### TEXT PROVIDED

_ _ _ _ _ _ _

[Corpora-List] "Tajweed", "kafir": 5-day Lexicom course, Sweden, June 2013

Adam Kilgarriff adam at lexmasterclass.com
Thu Mar 7 05:41:27 UTC 2013


Otto and others,

> so I wonder how the choice of including / excluding words is made


if you are serious about it, come to the lexicom workshop where it is
addressed thoroughly, by Michael Rundell, who has made thousands of these
decisions, as chief editor for first Longman, now Macmillan dictionaries.


It is a five day course in lexicography and corpus linguistics, now in its
13th year.


- Sunday June 9th to Thursday June 13th

- Kivik, Sweden

- http://nlp.fi.muni.cz/lexicom2013/


Adam

On 6 March 2013 20:23, Otto Lassen <otto at lassen.mail.dk> wrote:

>   Eric Atwell  started a discussion 28.2 about how
>
> vocabulary related to Islam figures in British dictionaries
>
> and corpora. He found one word, "tajweed", which did not figure.

_ _ _ _ _ _ _

### LISTING
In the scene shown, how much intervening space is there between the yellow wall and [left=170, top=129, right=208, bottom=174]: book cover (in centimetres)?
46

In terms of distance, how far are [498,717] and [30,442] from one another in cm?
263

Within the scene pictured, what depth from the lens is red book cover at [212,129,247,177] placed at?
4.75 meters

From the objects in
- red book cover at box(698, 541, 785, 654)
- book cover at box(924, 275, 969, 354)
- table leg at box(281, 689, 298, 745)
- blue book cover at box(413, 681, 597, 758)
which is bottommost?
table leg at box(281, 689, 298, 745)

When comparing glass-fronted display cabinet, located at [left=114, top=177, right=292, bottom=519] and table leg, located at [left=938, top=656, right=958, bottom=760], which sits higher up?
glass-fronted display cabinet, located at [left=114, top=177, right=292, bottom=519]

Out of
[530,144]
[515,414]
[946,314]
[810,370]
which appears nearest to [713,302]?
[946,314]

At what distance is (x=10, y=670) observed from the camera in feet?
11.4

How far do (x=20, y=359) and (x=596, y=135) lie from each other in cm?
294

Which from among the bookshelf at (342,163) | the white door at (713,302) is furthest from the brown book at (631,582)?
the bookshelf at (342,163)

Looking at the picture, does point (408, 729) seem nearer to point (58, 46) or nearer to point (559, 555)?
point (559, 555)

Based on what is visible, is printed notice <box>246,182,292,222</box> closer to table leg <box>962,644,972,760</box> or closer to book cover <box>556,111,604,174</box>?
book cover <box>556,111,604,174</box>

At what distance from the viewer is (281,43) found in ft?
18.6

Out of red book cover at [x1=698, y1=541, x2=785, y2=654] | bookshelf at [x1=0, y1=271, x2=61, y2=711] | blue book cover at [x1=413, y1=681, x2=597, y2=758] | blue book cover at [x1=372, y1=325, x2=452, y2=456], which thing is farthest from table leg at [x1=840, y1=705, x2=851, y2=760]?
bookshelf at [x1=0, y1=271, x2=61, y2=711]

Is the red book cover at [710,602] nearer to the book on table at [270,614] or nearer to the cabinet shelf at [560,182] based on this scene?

_ _ _ _ _ _ _

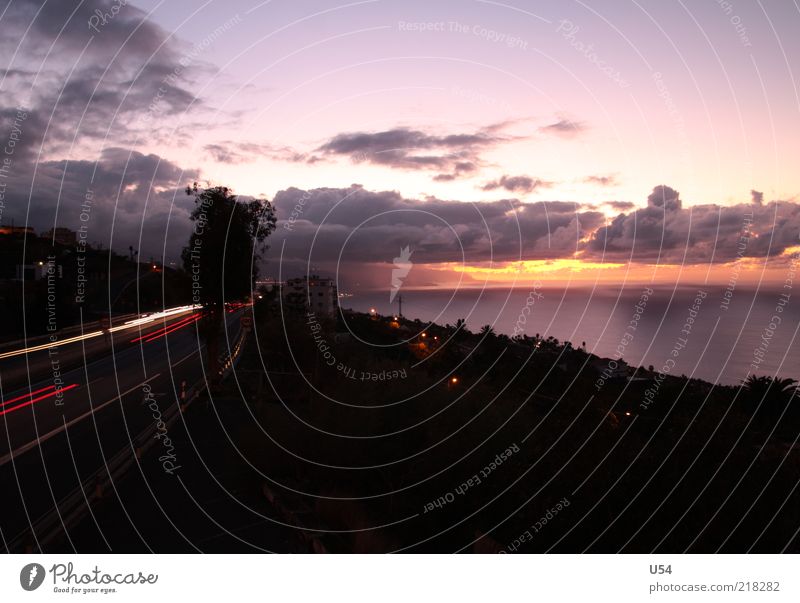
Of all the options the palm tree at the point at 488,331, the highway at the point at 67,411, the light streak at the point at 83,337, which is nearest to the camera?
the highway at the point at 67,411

_ _ _ _ _ _ _

### PROBLEMS TO SOLVE
1. Where does the course announcement say the Lexicom course takes place?
2. Rewrite the lines of the listing starting at the one containing "In the scene shown, how" and ending at the one containing "4.75 meters", changing "book cover" to "book jacket", and return only those lines.
The listing is unrelated to the Lexicom course announcement.

### SOLUTIONS BY TASK
1. Kivik, Sweden

2.
In the scene shown, how much intervening space is there between the yellow wall and [left=170, top=129, right=208, bottom=174]: book jacket (in centimetres)?
46

In terms of distance, how far are [498,717] and [30,442] from one another in cm?
263

Within the scene pictured, what depth from the lens is red book jacket at [212,129,247,177] placed at?
4.75 meters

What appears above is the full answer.